== Page extract ==

Friday, January 16, 2009
I had hope that the New Year would be better, that I had hit the bottom and could only go up but, apparently, I was wrong. This year has not gotten better and I feel like the hole is just getting deeper and soon I won't be able to see the light at the top. I've made a mess out of my life and I no longer know how to fix it. While solving my financial problems will help, it won't be enough to get me out at this point. I'm not even sure medication can do it anymore. I'm overwhelmed and feel like I no longer have control over anything. It's not a place I want to be but I'm not sure how to get to a better place.
I just keep falling and, when I think I've hit bottom, it turns out to just be a ledge and I eventually start falling again. There has to be a bottom....right?
Friday, January 09, 2009
WARNING: There may be spoilers, read at your own risk.
I love Jeffrey Dean Morgan. He plays a hot dead guy and, let's face it, playing dead has kind of become his niche, but his storyline on Grey's has got to be the most ridiculous thing I've ever seen! If the show hadn't yet jumped the shark, and I personally think it jumped when Meridith didn't die, it definitely jumped the day Izzie had sex with a dead guy. The thing is, I can't stop watching! I need to know where this crazy storyline is going. Is Denny there to take Izzie to the great beyond and, if so, how is she going to die? Will Eric Stoltz slit her throat or will Christina finally try to murder Meredith only to have Izzie jump in the way and get killed instead?

===

▶ [Task set]:
**A)** In the blog posts, which actor does the writer say they love?
**B)** Transcribe the blog posts word for word from "I just keep" to "your own risk.".
Nothing in the listing after the blog posts is needed.

== Supplied information ==

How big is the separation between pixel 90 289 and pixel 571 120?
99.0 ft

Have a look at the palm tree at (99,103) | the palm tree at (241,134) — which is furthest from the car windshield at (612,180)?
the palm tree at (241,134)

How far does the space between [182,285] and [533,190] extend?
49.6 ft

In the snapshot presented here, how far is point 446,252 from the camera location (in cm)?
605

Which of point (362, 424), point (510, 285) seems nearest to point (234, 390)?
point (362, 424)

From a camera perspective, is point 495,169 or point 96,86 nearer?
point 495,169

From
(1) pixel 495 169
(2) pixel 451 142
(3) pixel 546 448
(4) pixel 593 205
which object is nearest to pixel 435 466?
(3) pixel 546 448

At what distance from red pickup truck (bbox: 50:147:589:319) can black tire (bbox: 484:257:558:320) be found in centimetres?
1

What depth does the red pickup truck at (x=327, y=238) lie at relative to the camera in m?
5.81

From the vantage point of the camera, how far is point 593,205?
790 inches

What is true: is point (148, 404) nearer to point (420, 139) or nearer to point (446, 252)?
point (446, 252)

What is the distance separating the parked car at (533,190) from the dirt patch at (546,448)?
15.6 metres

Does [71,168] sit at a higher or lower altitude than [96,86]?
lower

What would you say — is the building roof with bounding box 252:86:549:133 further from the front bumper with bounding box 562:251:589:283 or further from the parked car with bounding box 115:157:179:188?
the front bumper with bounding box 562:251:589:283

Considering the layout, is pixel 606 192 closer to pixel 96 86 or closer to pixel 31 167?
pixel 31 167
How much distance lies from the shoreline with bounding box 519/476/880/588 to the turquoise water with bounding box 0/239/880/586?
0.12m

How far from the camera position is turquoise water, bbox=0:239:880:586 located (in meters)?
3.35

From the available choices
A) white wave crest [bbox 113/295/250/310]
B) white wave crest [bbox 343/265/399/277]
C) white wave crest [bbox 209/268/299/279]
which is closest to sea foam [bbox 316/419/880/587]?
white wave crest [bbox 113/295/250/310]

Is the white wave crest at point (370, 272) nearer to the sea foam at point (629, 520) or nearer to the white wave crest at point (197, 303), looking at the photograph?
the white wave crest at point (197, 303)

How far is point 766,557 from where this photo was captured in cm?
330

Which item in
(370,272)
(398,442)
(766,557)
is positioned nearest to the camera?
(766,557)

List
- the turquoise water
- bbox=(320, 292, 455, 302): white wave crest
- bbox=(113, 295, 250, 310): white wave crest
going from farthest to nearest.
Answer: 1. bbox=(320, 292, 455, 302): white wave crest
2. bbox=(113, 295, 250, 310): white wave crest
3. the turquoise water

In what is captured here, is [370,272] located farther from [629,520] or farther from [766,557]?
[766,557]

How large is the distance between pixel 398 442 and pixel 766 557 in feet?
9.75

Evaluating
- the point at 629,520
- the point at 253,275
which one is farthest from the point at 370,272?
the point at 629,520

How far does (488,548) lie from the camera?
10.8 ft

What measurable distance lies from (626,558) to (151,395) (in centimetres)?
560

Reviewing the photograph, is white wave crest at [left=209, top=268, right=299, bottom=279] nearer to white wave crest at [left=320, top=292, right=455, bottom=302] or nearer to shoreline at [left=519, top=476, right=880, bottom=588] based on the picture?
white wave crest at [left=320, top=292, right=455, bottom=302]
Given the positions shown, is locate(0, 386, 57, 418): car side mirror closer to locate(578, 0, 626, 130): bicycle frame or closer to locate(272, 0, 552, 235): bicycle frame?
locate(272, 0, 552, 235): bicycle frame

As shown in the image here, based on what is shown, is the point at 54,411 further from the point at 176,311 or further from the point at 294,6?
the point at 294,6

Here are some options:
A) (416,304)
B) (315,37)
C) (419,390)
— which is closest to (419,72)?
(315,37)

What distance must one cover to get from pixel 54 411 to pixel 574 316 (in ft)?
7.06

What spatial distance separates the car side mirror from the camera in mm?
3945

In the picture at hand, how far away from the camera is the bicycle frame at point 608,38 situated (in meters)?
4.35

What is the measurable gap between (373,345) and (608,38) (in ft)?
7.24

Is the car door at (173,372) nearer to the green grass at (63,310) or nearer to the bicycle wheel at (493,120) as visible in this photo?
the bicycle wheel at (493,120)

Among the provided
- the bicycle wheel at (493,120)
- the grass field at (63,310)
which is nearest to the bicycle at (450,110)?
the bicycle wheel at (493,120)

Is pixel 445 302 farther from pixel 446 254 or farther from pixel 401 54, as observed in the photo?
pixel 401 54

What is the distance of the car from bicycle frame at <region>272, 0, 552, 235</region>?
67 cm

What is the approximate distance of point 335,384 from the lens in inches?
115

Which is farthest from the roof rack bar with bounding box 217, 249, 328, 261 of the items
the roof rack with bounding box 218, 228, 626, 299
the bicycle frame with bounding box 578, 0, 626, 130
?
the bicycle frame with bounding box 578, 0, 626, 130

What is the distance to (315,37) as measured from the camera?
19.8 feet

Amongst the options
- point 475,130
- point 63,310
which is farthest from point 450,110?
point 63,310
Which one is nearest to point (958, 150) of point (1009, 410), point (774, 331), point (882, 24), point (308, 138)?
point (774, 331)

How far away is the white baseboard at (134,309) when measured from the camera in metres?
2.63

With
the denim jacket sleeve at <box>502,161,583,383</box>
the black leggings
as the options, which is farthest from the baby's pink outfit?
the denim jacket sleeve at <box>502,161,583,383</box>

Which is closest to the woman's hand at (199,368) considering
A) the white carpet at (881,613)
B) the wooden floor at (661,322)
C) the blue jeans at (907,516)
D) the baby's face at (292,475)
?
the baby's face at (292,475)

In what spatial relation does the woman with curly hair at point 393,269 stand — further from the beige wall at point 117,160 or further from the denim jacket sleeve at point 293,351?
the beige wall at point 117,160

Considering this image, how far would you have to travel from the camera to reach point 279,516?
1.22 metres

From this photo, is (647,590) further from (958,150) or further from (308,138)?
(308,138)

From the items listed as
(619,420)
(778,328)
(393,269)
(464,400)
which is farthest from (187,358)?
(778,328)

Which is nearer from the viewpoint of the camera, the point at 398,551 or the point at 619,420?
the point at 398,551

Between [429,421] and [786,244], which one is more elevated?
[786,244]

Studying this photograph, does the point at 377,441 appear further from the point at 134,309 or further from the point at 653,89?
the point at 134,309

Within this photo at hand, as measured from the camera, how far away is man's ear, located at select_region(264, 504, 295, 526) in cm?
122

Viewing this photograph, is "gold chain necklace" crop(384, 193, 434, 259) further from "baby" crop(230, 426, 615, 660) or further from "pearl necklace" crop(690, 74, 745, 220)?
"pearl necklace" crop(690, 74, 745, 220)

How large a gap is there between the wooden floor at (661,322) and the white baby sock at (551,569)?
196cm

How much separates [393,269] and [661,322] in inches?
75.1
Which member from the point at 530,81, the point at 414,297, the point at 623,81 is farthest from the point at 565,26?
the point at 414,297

===
== Supplied information ==

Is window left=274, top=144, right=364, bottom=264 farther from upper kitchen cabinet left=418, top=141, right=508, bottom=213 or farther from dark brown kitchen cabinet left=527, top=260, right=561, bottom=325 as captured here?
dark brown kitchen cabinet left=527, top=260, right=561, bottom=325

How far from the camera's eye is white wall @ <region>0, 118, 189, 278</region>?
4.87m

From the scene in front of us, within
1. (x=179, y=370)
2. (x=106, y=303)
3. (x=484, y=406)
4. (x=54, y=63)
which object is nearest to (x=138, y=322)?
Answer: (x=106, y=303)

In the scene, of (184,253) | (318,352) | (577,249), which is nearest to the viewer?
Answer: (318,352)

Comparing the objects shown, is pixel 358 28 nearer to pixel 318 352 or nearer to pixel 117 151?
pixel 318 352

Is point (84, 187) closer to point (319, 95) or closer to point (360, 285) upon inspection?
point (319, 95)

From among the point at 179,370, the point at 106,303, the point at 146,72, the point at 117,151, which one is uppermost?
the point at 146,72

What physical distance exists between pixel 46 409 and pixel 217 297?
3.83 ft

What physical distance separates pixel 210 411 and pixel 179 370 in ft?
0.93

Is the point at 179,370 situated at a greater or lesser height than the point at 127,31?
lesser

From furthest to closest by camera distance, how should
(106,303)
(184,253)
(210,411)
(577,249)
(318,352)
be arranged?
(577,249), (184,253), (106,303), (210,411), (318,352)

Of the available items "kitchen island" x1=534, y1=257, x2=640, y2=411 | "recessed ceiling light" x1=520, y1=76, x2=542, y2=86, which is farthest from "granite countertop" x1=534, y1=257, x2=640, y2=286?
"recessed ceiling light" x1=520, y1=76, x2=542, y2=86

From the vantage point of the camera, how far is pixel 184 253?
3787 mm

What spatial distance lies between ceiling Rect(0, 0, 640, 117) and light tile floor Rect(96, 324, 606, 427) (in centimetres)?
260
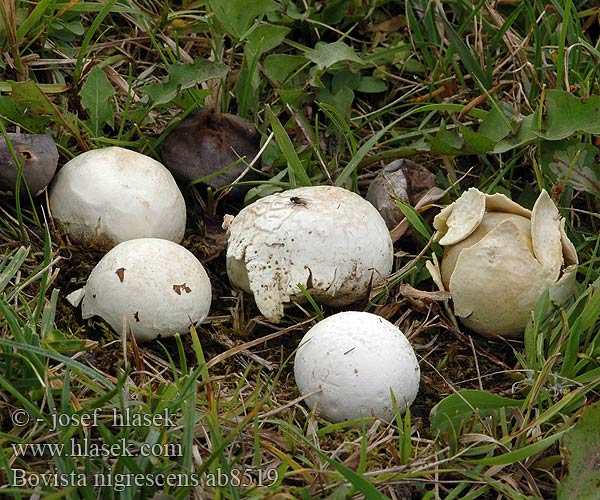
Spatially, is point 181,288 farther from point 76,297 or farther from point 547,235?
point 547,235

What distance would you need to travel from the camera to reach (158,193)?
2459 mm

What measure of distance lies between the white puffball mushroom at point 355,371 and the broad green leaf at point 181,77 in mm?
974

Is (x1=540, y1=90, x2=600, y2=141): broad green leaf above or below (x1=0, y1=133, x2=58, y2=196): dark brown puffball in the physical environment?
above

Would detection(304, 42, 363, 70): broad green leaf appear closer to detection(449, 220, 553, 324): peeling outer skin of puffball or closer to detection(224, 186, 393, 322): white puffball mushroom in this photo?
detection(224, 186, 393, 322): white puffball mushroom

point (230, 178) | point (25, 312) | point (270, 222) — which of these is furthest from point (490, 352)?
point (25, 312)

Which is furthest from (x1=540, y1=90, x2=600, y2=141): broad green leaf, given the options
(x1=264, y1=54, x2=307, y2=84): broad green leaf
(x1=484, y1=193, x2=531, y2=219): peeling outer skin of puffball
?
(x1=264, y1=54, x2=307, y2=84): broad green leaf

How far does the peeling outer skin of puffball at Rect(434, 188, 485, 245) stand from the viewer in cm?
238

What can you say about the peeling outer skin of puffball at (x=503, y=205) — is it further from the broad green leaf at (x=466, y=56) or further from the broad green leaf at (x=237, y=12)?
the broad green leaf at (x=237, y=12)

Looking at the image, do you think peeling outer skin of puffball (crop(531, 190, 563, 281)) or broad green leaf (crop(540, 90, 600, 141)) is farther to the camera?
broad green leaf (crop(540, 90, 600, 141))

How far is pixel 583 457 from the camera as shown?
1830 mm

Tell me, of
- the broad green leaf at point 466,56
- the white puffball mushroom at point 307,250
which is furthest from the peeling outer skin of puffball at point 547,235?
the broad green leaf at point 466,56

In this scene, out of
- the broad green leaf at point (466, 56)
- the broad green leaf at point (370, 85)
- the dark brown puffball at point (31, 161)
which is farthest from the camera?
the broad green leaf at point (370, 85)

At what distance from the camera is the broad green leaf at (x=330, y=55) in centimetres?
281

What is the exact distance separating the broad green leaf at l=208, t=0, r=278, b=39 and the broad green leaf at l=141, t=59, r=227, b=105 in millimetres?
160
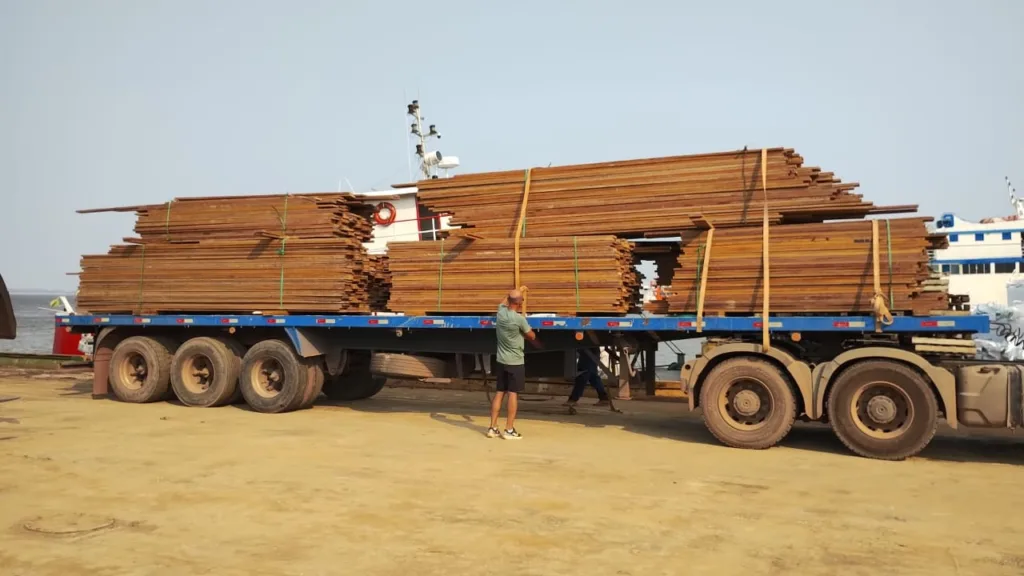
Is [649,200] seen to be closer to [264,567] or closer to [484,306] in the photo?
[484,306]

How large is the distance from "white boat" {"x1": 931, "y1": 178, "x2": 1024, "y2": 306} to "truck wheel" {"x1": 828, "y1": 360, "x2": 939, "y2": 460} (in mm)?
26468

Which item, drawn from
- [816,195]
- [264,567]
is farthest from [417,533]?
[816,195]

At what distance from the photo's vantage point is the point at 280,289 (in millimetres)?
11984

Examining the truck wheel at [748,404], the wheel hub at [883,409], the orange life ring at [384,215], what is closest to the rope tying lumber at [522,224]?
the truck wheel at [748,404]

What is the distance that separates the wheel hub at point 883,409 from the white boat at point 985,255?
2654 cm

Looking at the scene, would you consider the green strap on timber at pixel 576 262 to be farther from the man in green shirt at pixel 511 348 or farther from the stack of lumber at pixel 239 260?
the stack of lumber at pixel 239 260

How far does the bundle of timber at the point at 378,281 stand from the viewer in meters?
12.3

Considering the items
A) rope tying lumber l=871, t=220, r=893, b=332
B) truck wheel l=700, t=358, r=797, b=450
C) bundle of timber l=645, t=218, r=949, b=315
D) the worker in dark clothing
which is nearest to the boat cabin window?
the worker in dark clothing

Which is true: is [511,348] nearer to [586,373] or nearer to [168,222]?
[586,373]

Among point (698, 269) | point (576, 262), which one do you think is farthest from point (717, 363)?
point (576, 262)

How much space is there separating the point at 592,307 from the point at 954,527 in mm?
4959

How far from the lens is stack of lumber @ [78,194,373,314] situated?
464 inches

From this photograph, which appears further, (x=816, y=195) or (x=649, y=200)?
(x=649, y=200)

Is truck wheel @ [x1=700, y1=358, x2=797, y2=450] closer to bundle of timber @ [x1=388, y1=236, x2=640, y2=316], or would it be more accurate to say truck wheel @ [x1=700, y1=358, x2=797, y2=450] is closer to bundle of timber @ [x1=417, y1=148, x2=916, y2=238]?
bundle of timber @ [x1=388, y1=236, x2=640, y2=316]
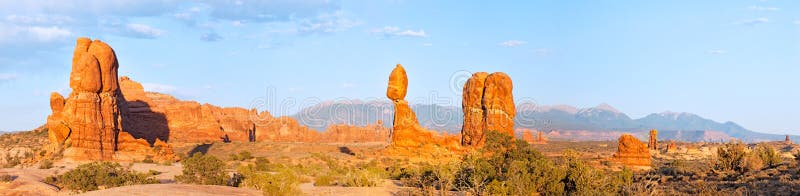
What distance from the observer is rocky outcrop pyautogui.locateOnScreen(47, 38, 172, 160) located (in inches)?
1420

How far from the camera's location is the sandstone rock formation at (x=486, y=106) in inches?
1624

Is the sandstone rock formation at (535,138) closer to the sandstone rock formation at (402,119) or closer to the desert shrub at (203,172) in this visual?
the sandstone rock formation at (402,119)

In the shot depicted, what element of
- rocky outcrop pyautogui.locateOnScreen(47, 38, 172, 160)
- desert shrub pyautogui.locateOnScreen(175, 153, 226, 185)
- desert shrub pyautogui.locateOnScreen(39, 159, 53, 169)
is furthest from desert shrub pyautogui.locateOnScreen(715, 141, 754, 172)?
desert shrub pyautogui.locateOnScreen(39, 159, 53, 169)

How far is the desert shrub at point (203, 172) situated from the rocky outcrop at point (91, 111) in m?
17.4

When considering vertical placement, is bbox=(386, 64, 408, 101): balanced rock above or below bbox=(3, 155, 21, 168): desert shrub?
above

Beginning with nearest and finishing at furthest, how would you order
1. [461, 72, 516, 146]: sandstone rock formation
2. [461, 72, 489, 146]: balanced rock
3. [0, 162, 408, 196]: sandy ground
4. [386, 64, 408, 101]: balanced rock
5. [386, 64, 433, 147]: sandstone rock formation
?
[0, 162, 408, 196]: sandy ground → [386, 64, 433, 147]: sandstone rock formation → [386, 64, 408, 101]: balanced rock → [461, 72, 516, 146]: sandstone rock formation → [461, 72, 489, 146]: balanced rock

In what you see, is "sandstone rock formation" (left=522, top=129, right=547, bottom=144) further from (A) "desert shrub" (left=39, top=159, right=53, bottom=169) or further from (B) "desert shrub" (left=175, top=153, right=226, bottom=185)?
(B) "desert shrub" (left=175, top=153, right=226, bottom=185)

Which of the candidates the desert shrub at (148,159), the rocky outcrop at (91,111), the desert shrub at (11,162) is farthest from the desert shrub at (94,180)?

===
== Supplied information ==

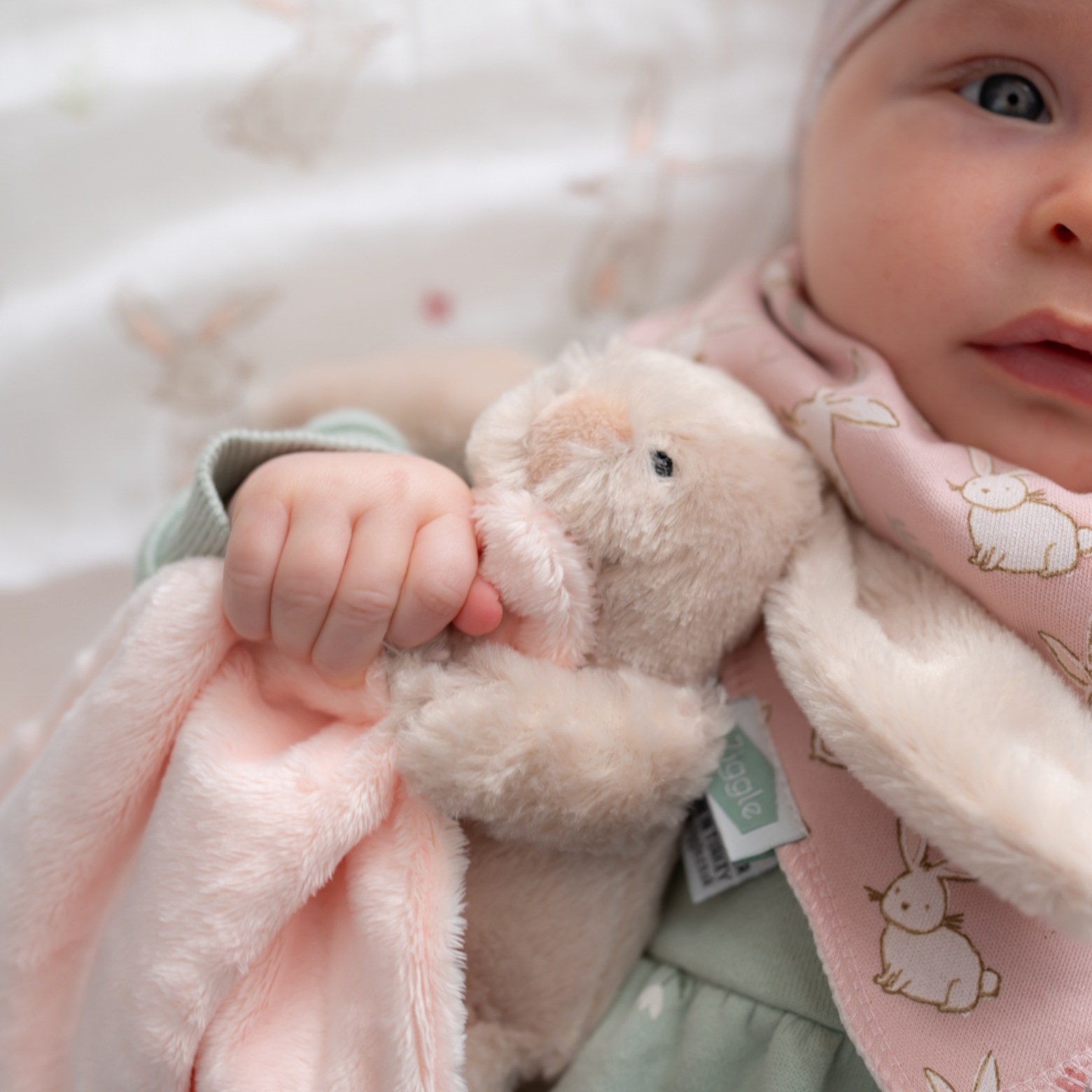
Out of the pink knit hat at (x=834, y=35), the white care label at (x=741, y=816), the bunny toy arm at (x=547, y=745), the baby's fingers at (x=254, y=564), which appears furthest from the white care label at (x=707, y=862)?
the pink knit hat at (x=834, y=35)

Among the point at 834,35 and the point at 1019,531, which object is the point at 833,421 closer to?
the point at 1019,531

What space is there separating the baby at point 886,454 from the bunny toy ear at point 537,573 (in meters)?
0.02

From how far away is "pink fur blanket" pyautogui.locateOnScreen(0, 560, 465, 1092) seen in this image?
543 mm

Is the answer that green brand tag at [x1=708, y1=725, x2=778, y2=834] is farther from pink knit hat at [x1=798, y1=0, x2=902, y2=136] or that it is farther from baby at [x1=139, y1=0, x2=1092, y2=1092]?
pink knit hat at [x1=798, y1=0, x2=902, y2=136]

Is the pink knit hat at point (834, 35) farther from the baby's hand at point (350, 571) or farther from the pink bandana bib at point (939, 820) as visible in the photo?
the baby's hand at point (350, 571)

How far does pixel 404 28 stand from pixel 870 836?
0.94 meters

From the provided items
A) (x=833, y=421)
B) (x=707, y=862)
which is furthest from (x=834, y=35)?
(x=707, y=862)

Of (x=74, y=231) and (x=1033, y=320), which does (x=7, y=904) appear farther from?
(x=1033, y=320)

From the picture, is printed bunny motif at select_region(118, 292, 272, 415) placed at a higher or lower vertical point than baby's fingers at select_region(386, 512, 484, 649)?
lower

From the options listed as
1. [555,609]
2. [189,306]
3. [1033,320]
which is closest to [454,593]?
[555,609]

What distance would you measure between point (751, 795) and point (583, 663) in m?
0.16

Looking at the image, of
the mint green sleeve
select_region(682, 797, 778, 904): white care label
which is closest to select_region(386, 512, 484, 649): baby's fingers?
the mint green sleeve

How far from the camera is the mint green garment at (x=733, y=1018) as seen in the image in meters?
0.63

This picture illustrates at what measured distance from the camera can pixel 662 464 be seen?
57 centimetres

===

▶ [Exercise solutions]:
**A)** Jeffrey Dean Morgan.

**B)**
I just keep falling and, when I think I've hit bottom, it turns out to just be a ledge and I eventually start falling again. There has to be a bottom....right?
Friday, January 09, 2009
WARNING: There may be spoilers, read at your own risk.